For the pharmacokinetic (PK)/pharmacodynamic (PD) target of 40% fT_>MIC (percentage of time the free drug concentration was above the MIC), all simulated dosing regimens achieved a probability of target attainment (PTA) of ≥0.9 for MIC values in the susceptible range (≤4 mg/liter) during the first 24 h of treatment. In addition, at PK steady state, all simulated dosing regimens achieved a PTA of ≥0.9 for all targets when the MIC values were ≤4 mg/liter (susceptible). However, during the first 24 h after commencement of dosing, for higher PK/PD targets of 60% and 100% fT_>MIC, intermittent doses of ≥0.75 g every 8 h (q8h) and 1.5 g q8h, respectively, and continuous infusion doses of ≥0.375 g loading dose (LD) plus 1.125 g continuous infusion and 1.5 g LD plus 4.5 g continuous infusion, respectively, were required to achieve PTA of ≥0.9 for MIC values in the susceptible range (≤4 mg/liter).
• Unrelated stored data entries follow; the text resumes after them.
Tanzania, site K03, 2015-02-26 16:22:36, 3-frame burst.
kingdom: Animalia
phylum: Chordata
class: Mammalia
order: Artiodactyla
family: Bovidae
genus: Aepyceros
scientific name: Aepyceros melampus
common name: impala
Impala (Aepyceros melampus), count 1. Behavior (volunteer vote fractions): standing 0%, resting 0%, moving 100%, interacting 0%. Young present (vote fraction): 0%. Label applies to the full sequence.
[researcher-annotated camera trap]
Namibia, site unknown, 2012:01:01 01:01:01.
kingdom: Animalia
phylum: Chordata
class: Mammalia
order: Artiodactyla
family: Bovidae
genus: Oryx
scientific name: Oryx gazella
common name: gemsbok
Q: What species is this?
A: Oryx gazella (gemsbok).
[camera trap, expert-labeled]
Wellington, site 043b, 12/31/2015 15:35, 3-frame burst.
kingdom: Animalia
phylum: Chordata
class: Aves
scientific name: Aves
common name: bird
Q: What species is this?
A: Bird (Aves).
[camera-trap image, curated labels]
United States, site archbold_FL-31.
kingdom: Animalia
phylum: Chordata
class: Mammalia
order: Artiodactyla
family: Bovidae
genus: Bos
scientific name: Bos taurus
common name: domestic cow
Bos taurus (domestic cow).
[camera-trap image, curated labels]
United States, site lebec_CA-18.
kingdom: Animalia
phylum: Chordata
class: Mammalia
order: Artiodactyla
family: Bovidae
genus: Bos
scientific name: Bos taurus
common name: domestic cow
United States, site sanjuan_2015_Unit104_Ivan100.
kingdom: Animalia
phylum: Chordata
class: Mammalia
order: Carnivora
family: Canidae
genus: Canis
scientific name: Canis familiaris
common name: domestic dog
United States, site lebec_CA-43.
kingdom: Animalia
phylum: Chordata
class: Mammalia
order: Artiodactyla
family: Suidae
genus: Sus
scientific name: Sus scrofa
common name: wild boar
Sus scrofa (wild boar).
Extended infusion without a loading dose resulted in significantly lower PTA during the first 24 h than was seen with the corresponding intermittent infusion across all doses investigated.

Table 4 shows the cumulative fractional response (CFR) for ceftolozane against P. aeruginosa EUCAST MIC distributions for exposure during the first 24 h of treatment. For the PK/PD target of 40% fT_>MIC, doses as low as 0.75 g q8h achieved optimal (≥85%) CFR for empirical therapy. However, for the higher target of 100% fT_>MIC, 1.5 g q8h, 3.0 g q8h, or 3.0 g LD plus 9.0 g continuous infusion or 1.5 g LD plus 4.5 g continuous infusion was required to achieve optimal CFR for empirical therapy. For directed therapy, on the other hand, all simulated doses achieved optimal CFR for up to 60% fT_>MIC, and doses as low as 0.75 g q8h achieved optimal CFR for 100% fT_>MIC. At steady state (data not shown), all simulated doses achieved ≥85% CFR for empirical therapy and 100% CFR for directed therapy.

TABLE 4.

Cumulative fractional response against Pseudomonas aeruginosa EUCAST MIC distribution for exposure during the first 24 h of treatment^a

Dosing regimen	CFR rate by PK/PD target for empirical therapy			CFR rate by PK/PD target for directed therapy
	40 %fT>MIC	60 %fT>MIC	100 %fT>MIC	40 %fT>MIC	60 %fT>MIC	100 %fT>MIC
0.375 g q8h	0.82	0.79	0.65	0.99	0.96	0.80
0.375 g 4 h EI q8h	0.82	0.79	0.24	0.99	0.96	0.29
0.375 g LD + 1.125 g continuous infusion	0.83	0.83	0.68	1.00	1.00	0.83
0.75 g q8h	0.86	0.84	0.77	1.00	1.00	0.94
0.75 g 4 h EI q8h	0.86	0.86	0.51	1.00	1.00	0.62
0.75 g LD + 2.25 g continuous infusion	0.86	0.86	0.79	1.00	1.00	0.96
1.5 g q8h	0.87	0.87	0.85	1.00	1.00	1.00
1.5 g 4 h EI q8h	0.87	0.87	0.69	1.00	1.00	0.84
1.5 g LD + 4.5 g continuous infusion	0.87	0.87	0.86	1.00	1.00	1.00
1.5 g LD for 24 h + 0.75 g q8h	0.87	0.87	0.85	1.00	1.00	1.00
3.0 g q8h	0.90	0.88	0.86	1.00	1.00	1.00
3.0 g 4 h EI q8h	0.90	0.88	0.79	1.00	1.00	0.96
3.0 g LD + 9.0 g continuous infusion	0.92	0.91	0.87	1.00	1.00	1.00
3.0 g LD + 0.75 g q8h	0.87	0.87	0.86	1.00	1.00	1.00

^aPK, pharmacokinetic; PD, pharmacodynamic; CFR, cumulative fractional response; EI, extended infusion; q8h, every 8 h intermittent infusion (1 h); % fT_>MIC, percentage of time free drug concentration was above the MIC; LD, loading dose over 1 h; continuous infusion, continuous infusion over 24 h.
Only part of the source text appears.